---- Reading passage
What's happening is the working class is actually getting pushed out, because real estate and prices continue to go up as level of boundaries get pushed outwards, and millennials don't wanna leave the city, and what happens is the notion of the inner-city blue-collar worker is now actually moving to the suburbs. When we grew up it was the rough inner city, now that inner city's actually pushed into the suburbs. It just shows you how the priorities have changed for this generation, and they're really staying in cities, and since they're staying in cities, it's pushing the working class out, which changes the whole value side of the equation in terms of, maybe malls will survive. Maybe the value side will survive. Maybe it makes sense that Walmart and Costco are out are, because the reality is that the working class is being pushed out to the suburbs anyway.
Urbanization has forever marginalized retail. You talk about home growth, and the trends that we're talking about in terms of millennials wanting to stay in cities, it's shown in this graph how the growth in urban areas is now, for the first time, really starting to pace and create distance between the growth and suburban areas. In was inverse 10, 15 years ago, now you're actually seeing another thing driving it, there's a very strong strength of the Chinese currency against the dollar, so you're getting a ton of overseas investments as well, that's propping up real estate prices.
You're probably asking me, why am I talking about real estate? We're in a market research conference. But there's a reason why we're talking about real estate and how it actually impacts this industry, which is as prices go up on Main Street, retailers can no longer afford to stay in business. As millennials stay in cities, retailers can no longer stay in business, and retailers mean everything for most brands, because that used to be their channel. What percentage of brands really have gone direct? If you look at the Fortune 500, the most prolific brands, so many of them sold through these very retailers that are going out of business because of the urbanization trend, and now the new version of the American dream is people living 1200 or maybe 800 square foot studios which cost $3000 a month in New York or San Francisco, and when they have these apartments, they actually no longer even have the space to go to Target and fill up their shopping carts with tons and tons of stuff.
--------
* [What to do]
a) Print everything in the talk on urbanization and retail from "Urbanization has forever" down to "real estate prices.".
b) Continue the talk on urbanization and retail from the point where it stops.
The entries that come next are separate material and are not part of the talk on urbanization and retail.
---- Recorded data
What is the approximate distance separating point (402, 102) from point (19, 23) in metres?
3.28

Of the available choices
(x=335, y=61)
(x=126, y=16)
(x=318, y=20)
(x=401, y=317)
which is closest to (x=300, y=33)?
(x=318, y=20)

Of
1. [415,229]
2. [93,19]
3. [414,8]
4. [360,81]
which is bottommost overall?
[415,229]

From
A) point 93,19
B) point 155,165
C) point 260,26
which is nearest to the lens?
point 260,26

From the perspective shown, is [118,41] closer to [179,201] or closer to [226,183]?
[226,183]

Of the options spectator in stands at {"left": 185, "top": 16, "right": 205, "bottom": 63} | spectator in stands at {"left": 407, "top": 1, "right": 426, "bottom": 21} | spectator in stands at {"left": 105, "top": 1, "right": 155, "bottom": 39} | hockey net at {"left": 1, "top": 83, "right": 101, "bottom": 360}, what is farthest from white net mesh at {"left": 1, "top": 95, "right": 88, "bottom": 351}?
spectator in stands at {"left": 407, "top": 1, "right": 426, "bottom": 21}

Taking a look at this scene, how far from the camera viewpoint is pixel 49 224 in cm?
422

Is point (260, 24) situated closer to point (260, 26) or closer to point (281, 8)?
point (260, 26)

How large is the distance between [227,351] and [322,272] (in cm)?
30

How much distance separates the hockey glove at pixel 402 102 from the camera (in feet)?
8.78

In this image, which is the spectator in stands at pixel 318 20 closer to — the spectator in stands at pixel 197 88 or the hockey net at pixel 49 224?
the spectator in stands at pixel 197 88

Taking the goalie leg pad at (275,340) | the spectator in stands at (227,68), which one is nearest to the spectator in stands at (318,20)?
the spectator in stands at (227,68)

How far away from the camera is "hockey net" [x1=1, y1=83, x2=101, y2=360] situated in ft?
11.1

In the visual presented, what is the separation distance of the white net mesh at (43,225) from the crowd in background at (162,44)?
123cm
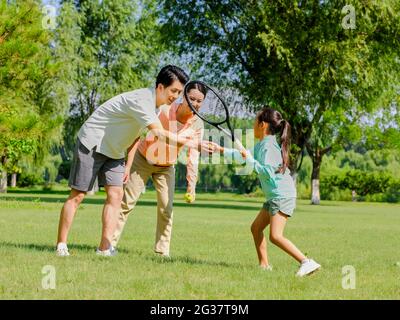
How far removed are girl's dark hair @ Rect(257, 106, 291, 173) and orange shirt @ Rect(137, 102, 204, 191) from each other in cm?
104

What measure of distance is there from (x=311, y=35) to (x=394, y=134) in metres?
16.7

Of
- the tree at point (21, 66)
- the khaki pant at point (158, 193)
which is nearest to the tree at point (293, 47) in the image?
the tree at point (21, 66)

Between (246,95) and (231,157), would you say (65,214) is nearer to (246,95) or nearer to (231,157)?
(231,157)

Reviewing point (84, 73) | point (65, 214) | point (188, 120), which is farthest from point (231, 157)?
point (84, 73)

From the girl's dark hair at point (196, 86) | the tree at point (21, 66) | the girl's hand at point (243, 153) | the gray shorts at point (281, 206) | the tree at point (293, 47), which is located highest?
the tree at point (293, 47)

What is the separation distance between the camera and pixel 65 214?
24.2ft

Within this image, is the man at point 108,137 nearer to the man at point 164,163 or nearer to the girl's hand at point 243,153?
the man at point 164,163

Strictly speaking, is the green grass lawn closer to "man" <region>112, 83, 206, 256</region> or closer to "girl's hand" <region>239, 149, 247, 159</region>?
"man" <region>112, 83, 206, 256</region>

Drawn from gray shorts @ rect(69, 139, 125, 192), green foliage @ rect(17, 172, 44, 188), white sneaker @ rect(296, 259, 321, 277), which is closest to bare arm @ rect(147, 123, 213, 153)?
gray shorts @ rect(69, 139, 125, 192)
--------
* [Written responses]
a)
Urbanization has forever marginalized retail. You talk about home growth, and the trends that we're talking about in terms of millennials wanting to stay in cities, it's shown in this graph how the growth in urban areas is now, for the first time, really starting to pace and create distance between the growth and suburban areas. In was inverse 10, 15 years ago, now you're actually seeing another thing driving it, there's a very strong strength of the Chinese currency against the dollar, so you're getting a ton of overseas investments as well, that's propping up real estate prices.

b)
Yes, buildings are stacking up Amazon boxes as high as the doorman can see right now, but the reality is that although these boxes might look like they're shopping just as much as they used to, the boxes usually only have one or two products in it. One of those huge boxes might only have toothbrush in it. Consumers are not buying as much anymore, and they don't have space to house as much stuff. They don't have the big car to throw their stuff in from Target, they don't have the space in homes, because of it they're actually buying less stuff, they're being more choiceful, and they are choosing Amazon.
V-commerce, which I don't know if it's an industry term yet, but if not I want to patent it, which is voice-commerce. I think it's gonna further pressurize brand equities.
Obviously we all know, more and more consumers are ordering from mobile devices. We all know more and more consumers are buying vie e-commerce, but one thing that's really gonna accelerate quicker than anybody else in this room probably thinks is the growth of consumers buying products over voice-based devices.
How many people in the room has an Amazon Echo device in their home?
For those of you who don't, if I can give you one takeaway from this, one piece of homework, spend $50, buy an Amazon Echo dot, and bring it back to your house, and actually try out all the different skills and things it can do, and it has over 10000 skills. The way that you actually interact it, the way that over time maybe your kids will start to interact with intuitively, and you're actually gonna start to see why Amazon through Alexa, and why Google through Home, and why Microsoft through Cortana, and why Apple through Siri, are investing billions and trillions of dollars, literally, in voice technology. Because at the end of the day, anything that saves consumers time, where they can actually order from sitting on their couch without actually having to get up and actually type into a keyboard, they'll gravitate towards, because time is the one thing we can't create more of.
What's really fascinating about Amazon Alexa device, that if you say, "Alexa, buy batteries," Amazon Alexa will say, "I will get you Amazon Basic batteries."
And if you say, "no, Amazon, I want Duracell batteries."
Alexa will say, "I will sell you Amazon Basic batteries."
What Alexa is doing, what Jeff Bezos is doing, is they're making a bet that the ease and ubiquity of Alexa will outpace the value of billions of dollars of brand equity in a brand like Duracell, and it's batteries, and it's toothbrushes and toothpaste tomorrow, and they'll start in the low-involvement categories, and they're actually gonna work their way up, because Amazon knows the form factor of buying is more important than the brand of buying, and in a world where experience is the new social currency, not brands, I believe that brands matter less than ever before, or will for this generation, and I think Amazon's proving it. They're putting their money where their mouth is.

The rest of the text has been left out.